Jetzt war es zu spät für die schul, einen anderen chasn zu finden. Aber Max erfuhr in einem kurzen Gespräch, daß er für seinen Gesang während der Feiertage keine fünfundsiebzig Dollar bekommen würde, sondern nur zehn und einen Schlafplatz. Für zehn Dollar kann man keine Nachtigall verlangen, sagte Jacobson. Max machte seine Sache als Kantor so miserabel, daß die meisten Besucher der Synagoge ihm aus dem Weg gingen. Nur Jacobson wurde nach ihrem ersten Gespräch freundlicher. Er war ein dicker glatzköpfiger Mann mit blasser Haut und einem goldenen Vorderzahn. Aus der Brusttasche seines karierten Jacketts sahen immer drei Zigarren heraus. Er stellte viele persönliche Fragen, die Max höflich beantwortete. Schließlich entpuppte er sich als schadchen, als Heiratsvermittler.
»Für Ihre Sorgen gibt es nur eine Lösung: eine gute Frau«, sagte er.
»»Denn Er schuf sie, einen Mann und ein Weib. Und Er sprach: Seid fruchtbar und mehret euch und füllet die Erde.<« Max verschloß sich diesem Argument nicht. Als namhafter junger Gelehrter hatte er erwartet, in eine der wohlhabenden jüdischen Familien von Worka zu heiraten. Und hier in Amerika würde das Leben viel freundlicher aussehen mit einem hübschen Mädchen, das ihm ein Heim bereitete, und mit einflußreichen Verwandten, die eine große Mitgift zur Verfügung stellten. Jacobson aber betrachtete ihn genau und sagte laut auf englisch, das Max, wie er wußte, noch nicht verstand: »Du dummer Junge du, ziehst dich an, als möchtest du die Leute zum Pogrom direkt einladen. Riese bist du auch keiner, kein Mädchen wird sich klein neben dir fühlen.« Er seufzte. »Blatternarbig bist du wenigstens nicht, das ist aber auch das Beste, was man über dich sagen kann.« Dann setzte er Max auf jiddisch auseinander, daß der Markt für polnische Juden in Amerika wesentlich schlechter sei als in Polen. »Tun Sie Ihr Bestes«, sagte Max.
Leah Masnick war fünf Jahre älter als Max, eine Waise, die bei ihrem Onkel Lester Masnick und dessen Frau Ethel lebte.
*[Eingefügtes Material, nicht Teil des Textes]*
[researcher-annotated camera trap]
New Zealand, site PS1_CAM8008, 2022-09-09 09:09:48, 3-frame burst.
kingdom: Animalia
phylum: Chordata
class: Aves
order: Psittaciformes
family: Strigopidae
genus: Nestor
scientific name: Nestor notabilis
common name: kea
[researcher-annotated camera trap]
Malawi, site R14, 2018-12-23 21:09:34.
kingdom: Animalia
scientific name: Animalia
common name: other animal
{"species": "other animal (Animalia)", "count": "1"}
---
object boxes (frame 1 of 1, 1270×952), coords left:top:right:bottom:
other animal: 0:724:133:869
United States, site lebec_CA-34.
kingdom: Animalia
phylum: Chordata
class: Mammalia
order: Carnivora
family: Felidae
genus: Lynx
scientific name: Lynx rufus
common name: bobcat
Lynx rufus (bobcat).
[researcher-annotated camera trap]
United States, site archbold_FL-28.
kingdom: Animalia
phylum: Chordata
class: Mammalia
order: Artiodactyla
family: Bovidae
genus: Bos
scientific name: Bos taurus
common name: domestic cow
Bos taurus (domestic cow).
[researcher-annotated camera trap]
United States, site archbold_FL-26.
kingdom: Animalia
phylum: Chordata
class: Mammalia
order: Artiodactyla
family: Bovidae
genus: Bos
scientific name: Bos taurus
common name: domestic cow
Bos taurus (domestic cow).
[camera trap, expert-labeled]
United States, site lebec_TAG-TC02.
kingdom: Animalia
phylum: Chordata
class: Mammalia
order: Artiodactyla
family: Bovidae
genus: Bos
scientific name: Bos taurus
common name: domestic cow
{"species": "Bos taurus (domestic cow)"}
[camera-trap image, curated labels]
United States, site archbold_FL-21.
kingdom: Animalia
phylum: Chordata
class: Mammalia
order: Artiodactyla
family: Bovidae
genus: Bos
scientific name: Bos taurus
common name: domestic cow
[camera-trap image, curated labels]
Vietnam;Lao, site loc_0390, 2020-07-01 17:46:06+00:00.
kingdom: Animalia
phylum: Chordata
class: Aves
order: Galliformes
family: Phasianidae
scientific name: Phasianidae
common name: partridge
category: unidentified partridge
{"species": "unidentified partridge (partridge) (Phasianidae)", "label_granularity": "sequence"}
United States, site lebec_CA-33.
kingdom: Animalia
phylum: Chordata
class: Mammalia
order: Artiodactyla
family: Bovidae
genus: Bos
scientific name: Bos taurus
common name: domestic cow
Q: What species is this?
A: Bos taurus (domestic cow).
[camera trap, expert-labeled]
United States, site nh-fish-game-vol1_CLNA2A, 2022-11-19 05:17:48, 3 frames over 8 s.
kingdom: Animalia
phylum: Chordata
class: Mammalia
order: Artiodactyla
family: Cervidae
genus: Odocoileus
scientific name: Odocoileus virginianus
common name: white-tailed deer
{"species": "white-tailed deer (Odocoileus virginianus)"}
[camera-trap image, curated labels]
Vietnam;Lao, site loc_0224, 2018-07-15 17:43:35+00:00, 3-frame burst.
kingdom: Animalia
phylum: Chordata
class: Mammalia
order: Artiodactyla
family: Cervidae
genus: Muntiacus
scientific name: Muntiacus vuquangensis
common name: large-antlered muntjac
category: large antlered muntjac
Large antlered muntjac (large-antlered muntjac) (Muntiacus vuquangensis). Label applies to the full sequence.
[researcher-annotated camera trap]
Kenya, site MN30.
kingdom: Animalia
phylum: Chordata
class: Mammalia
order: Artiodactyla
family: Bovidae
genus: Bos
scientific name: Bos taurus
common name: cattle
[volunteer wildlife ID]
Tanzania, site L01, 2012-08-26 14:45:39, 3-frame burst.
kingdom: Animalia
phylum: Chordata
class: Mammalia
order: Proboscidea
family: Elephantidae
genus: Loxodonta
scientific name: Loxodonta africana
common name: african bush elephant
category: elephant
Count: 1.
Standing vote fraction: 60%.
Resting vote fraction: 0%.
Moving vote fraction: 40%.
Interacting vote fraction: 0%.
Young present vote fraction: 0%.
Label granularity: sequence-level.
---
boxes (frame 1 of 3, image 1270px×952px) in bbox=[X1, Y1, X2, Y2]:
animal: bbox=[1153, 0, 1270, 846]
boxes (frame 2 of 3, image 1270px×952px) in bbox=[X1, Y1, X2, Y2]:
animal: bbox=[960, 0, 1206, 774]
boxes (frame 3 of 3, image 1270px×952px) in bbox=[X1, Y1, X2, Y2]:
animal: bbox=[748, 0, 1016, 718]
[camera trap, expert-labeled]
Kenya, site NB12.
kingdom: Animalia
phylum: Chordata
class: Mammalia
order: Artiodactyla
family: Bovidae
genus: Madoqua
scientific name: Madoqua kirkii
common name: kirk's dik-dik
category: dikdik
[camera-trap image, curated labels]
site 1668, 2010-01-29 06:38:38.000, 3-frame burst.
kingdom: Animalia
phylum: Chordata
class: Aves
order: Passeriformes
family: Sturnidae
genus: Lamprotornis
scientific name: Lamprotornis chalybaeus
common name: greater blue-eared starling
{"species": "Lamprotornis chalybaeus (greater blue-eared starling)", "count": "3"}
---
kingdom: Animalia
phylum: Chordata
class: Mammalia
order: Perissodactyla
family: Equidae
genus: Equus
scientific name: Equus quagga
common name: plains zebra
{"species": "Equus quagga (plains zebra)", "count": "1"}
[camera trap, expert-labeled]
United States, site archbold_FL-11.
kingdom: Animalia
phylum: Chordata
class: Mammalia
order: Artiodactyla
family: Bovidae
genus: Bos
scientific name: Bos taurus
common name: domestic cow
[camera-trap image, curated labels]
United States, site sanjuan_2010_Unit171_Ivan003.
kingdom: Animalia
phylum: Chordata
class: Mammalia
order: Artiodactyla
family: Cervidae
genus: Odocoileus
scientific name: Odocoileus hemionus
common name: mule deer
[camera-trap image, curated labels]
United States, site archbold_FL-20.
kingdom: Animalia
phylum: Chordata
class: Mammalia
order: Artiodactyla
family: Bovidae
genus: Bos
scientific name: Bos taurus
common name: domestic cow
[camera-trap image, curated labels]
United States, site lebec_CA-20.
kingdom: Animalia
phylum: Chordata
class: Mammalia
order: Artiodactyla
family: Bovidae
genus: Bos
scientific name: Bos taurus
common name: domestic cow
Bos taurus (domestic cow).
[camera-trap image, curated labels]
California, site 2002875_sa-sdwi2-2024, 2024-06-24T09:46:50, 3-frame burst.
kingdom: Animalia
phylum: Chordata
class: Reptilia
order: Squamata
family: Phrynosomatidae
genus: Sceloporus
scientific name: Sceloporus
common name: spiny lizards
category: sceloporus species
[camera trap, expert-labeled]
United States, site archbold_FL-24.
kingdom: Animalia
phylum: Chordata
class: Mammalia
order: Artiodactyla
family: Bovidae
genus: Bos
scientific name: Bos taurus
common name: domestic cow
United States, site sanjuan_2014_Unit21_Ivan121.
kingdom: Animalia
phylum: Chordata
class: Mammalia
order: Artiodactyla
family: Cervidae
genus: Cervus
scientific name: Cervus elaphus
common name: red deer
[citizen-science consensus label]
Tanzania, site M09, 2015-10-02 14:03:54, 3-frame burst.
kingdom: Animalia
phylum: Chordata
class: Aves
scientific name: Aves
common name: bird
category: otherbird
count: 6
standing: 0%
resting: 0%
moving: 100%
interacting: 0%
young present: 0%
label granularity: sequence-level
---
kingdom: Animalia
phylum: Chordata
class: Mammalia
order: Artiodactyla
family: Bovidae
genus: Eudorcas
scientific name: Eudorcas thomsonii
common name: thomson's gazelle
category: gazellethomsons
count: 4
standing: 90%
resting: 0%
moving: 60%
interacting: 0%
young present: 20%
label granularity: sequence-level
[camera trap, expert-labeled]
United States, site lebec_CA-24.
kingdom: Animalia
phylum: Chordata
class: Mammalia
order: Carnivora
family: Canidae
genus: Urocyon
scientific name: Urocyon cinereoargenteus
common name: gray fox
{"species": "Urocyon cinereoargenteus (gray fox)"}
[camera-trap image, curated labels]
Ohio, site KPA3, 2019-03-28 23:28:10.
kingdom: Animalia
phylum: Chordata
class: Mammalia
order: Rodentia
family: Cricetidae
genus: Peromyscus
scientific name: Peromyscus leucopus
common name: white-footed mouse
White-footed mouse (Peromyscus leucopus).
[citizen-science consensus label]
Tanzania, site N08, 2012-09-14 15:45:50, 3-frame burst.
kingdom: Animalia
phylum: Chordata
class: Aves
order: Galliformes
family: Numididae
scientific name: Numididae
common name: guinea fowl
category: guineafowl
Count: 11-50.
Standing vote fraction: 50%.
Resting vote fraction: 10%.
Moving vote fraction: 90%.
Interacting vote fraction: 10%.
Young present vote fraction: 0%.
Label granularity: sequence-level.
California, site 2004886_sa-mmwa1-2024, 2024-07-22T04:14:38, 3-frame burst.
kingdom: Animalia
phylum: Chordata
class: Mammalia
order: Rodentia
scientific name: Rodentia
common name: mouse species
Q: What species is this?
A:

Die Masnicks führten eine koschere Geflügelhandlung. Sie behandelten das Mädchen liebevoll, aber Leah war der Meinung, daß sie selbst in frischgebadetem Zustand nach Blut und Hühnerfedern rochen. Als schon im Land geborene Amerikanerin wäre sie nie auf den Gedanken gekommen, einen Immigranten zu heiraten, wäre es nicht schon Jahre her gewesen, daß ein Mann sie auch nur angesehen hatte.
Sie war nicht häßlich, obwohl sie kleine Augen und eine lange Nase hatte, aber es fehlte ihr jeder weibliche Charme; sie wußte nicht, wie man einen Mann anlächelt und wie man ihn zum Lachen bringt. Die Jahre vergingen, und sie fühlte sich immer weniger als Frau. Sie meinte, daß ihre Brüste, flach wie die Pfannkuchen, allmählich noch flacher würden. Die Menstruation wurde unregelmäßig und setzte ein paar Monate lang ganz aus; manchmal stellte sie sich verzweifelt vor, wie sich ihr großer schlanker Körper plötzlich in den eines Jungen verwandeln würde, weil niemand Verwendung für ihn hatte. Sie hatte 2843 Dollar bei der New Jersey Guarantee Trust Company liegen.